What is the best oil to lubricate your model train + what NOT to use

From time to time every model locomotive needs oiling to keep it running smoothly. But what’s the best fluid to use?

Model trains are like cars. They feature moving mechanical components (gears etc) that need lubricating to operate smoothly. You don’t want the gears sticking or locking together. This is what lubricants prevent, reducing friction which reduces their lifespan.

What’s the difference between oil, grease and lubricant

Oil and grease are both lubricants and are closely related.

Oil is a liquid while grease is usually an oil that has been thickened with additives to prevent it from running off surfaces so quickly but when compressed — between the cogs of gears for example — it still protects them and reduces the friction just like oil.

Given their thicker composition greases stay in place longer and are typically used on internal surfaces that are hard to reach and which can’t be oiled regularly or on external gears where the oil will run off and may cause other problems, in the case of model railways making the rails slippery for example.

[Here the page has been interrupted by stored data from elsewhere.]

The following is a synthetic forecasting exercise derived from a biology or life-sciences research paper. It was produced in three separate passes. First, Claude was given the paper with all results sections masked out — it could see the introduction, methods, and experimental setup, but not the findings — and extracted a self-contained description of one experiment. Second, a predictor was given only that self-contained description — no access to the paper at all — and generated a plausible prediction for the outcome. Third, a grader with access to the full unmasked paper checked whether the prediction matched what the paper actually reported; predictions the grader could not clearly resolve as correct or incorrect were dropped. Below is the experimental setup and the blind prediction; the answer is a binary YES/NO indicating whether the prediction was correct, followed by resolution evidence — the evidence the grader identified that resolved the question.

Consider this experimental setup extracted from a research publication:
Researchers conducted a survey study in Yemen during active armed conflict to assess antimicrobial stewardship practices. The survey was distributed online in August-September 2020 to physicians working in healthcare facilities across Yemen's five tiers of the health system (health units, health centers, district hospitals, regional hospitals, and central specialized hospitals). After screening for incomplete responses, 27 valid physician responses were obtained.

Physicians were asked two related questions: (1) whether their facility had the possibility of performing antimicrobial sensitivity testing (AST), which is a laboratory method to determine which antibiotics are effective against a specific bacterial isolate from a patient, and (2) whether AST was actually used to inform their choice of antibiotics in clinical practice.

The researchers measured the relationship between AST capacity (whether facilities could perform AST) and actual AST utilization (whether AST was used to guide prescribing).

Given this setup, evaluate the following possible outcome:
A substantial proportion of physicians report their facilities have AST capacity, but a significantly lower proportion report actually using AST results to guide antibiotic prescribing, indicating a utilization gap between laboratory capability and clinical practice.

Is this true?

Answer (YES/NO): YES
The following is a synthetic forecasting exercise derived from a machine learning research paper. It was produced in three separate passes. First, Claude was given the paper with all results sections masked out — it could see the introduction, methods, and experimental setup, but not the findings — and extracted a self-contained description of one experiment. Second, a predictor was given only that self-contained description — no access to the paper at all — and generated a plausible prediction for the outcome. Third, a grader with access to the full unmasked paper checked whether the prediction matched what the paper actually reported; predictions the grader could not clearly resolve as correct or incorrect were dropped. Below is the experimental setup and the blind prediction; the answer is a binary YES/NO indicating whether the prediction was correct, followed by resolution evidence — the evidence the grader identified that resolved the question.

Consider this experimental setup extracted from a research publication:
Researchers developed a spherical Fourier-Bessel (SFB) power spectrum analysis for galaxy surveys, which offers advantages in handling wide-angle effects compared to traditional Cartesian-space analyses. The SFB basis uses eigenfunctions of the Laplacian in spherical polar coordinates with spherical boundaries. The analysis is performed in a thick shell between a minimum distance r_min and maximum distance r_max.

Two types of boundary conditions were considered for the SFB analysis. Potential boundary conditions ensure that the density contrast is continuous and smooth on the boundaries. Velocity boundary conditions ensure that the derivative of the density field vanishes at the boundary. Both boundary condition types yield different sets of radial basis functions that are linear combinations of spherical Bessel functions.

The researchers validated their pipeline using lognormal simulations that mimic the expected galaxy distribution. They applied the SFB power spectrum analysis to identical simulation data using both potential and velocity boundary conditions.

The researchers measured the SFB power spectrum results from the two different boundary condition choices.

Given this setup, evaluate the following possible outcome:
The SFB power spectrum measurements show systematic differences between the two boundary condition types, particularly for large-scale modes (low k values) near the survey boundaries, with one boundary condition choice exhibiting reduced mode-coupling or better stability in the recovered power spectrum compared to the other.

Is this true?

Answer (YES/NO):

Alongside these two types of lubricant are non-liquid forms.

These have the benefits of fluid lubricants but are used in environments where the introduction of particles, carried as liquid oils flow around, would interfere with the operation. They are commonly used in railway points for example.

What oil and lubricants NOT to use

Just like my other common mistakes, I’ve learnt the hard way what not to use.  You can’t just use any oil or grease.

The gears and cogs of N, OO and HO scale model trains are much smaller than those in cars and other mechanical devices found in homes so normal oils won’t work and can even be harmful to the delicate plastics and paintwork of your rolling stock.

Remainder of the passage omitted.